State v. Delap

Decision Date10 May 1989
Docket NumberNo. 88-601,88-601
Citation237 Mont. 346,772 P.2d 1268
PartiesSTATE of Montana, Plaintiff and Appellant, v. Kevin Leslie DELAP, Defendant and Respondent.
CourtMontana Supreme Court

Bruce E. Becker, City Atty., Karl P. Seel, Bozeman, for plaintiff and appellant.

James A. Johnstone, Bozeman, for defendant and respondent.

GULBRANDSON, Justice.

The State of Montana appeals the order of the Eighteenth Judicial District Court, Gallatin County, dismissing two charges against Kevin Delap (Delap). Delap was convicted in City Court in Bozeman, Montana, of violating Sec. 61-8-401, MCA, driving under the influence, and Sec. 23-2-631, MCA, operating a snowmobile on a city street. Delap appealed his conviction to the District Court which dismissed both charges. In dismissing the Sec. 61-8-401, MCA, charge, the District Court noted that the dismissal does not preclude the State from charging Delap under Sec. 23-2-632(1)(b), MCA, the snowmobile DUI statute. We affirm the order of the District Court as to dismissal of the Sec. 61-8-401, MCA, charge.

On December 13, 1987, Bozeman city police arrested Delap. At the time of his arrest, Delap was operating a snowmobile. His blood alcohol was determined by a breath test to be .174.

After Delap was convicted in City Court of both offenses charged, he appealed and was tried in District Court on October 14, 1988. Following trial, the court dismissed the charge under Sec. 61-8-401, MCA, and found Sec. 23-2-631, MCA, inapplicable because a controlled access highway was not involved.

The State presents two issues on appeal:

1. Is a snowmobile a vehicle as defined in Sec. 61-1-103, MCA, and thus subject to the restrictions in Sec. 61-8-401, MCA, prohibiting the operation of a vehicle upon the ways of the state while under the influence of alcohol?

2. Does the civil offense of driving a snowmobile while under the influence of alcohol in violation of Sec. 23-2-632(1)(b) supersede and preclude charging a defendant under Sec. 61-8-401, MCA?

# Provided records:

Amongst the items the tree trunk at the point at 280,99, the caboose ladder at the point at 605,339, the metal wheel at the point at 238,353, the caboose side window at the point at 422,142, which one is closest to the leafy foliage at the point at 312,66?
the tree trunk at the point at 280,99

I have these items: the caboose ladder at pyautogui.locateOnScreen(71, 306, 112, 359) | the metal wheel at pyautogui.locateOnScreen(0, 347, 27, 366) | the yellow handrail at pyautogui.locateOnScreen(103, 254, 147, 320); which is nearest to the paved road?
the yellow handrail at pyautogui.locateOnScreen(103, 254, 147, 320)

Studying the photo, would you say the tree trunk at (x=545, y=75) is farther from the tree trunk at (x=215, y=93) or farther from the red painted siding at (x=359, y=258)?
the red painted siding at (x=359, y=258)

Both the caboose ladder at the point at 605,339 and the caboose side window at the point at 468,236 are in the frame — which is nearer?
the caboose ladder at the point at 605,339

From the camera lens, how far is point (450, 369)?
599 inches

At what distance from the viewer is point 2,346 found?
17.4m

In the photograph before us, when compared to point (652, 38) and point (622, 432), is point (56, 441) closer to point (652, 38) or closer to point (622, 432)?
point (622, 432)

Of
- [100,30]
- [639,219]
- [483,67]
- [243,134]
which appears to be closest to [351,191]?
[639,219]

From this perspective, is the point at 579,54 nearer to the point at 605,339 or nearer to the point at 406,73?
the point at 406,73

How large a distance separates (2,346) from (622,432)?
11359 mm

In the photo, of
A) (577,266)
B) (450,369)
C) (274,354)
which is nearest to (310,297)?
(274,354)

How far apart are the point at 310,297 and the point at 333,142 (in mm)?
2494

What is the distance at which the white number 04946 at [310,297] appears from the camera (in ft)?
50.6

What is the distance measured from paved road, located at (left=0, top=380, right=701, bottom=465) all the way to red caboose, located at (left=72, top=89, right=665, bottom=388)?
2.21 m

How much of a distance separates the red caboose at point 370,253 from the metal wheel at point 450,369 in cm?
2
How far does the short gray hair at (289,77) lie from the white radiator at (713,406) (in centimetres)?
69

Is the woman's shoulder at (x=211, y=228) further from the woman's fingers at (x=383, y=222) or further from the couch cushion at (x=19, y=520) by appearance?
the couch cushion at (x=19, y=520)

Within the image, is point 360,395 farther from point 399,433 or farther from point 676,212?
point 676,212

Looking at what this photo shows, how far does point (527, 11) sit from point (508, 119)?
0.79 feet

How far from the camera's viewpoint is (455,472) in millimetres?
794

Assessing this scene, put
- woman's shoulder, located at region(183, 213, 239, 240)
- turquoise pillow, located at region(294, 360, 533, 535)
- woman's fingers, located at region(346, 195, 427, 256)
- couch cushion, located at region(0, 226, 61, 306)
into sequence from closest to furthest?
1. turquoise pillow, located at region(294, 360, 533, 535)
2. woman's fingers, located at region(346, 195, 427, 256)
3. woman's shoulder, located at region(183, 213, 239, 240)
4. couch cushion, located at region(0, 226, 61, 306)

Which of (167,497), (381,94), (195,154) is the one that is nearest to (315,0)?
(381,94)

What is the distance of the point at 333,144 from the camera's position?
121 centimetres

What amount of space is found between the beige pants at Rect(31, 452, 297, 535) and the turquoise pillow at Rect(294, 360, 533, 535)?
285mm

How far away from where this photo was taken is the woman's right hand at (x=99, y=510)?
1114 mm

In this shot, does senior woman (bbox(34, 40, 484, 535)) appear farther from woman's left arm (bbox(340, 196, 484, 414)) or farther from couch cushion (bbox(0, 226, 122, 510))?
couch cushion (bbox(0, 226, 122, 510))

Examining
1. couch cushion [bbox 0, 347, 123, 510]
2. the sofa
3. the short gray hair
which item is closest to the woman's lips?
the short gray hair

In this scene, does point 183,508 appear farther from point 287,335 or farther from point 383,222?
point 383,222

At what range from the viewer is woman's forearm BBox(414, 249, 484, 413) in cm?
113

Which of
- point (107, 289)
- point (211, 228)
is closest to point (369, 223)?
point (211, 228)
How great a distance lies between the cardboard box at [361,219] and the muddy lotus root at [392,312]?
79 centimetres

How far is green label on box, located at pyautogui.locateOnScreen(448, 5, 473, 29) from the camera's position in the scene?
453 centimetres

# Tasks to complete:
- a) According to the State v. Delap opinion, what blood alcohol reading did the breath test show for Delap?
- b) Summarize the State v. Delap opinion in two sentences.

# Answers to the exercise:
- a) .174

- b) The State of Montana appeals a Gallatin County district court order dismissing two charges against Kevin Delap, who was arrested while operating a snowmobile and convicted in Bozeman City Court of driving under the influence and of operating a snowmobile on a city street. The State asks whether a snowmobile is a vehicle subject to the DUI statute, Sec. 61-8-401, MCA, and whether the snowmobile DUI statute precludes charging under it, and the court affirms the dismissal of the Sec. 61-8-401, MCA, charge.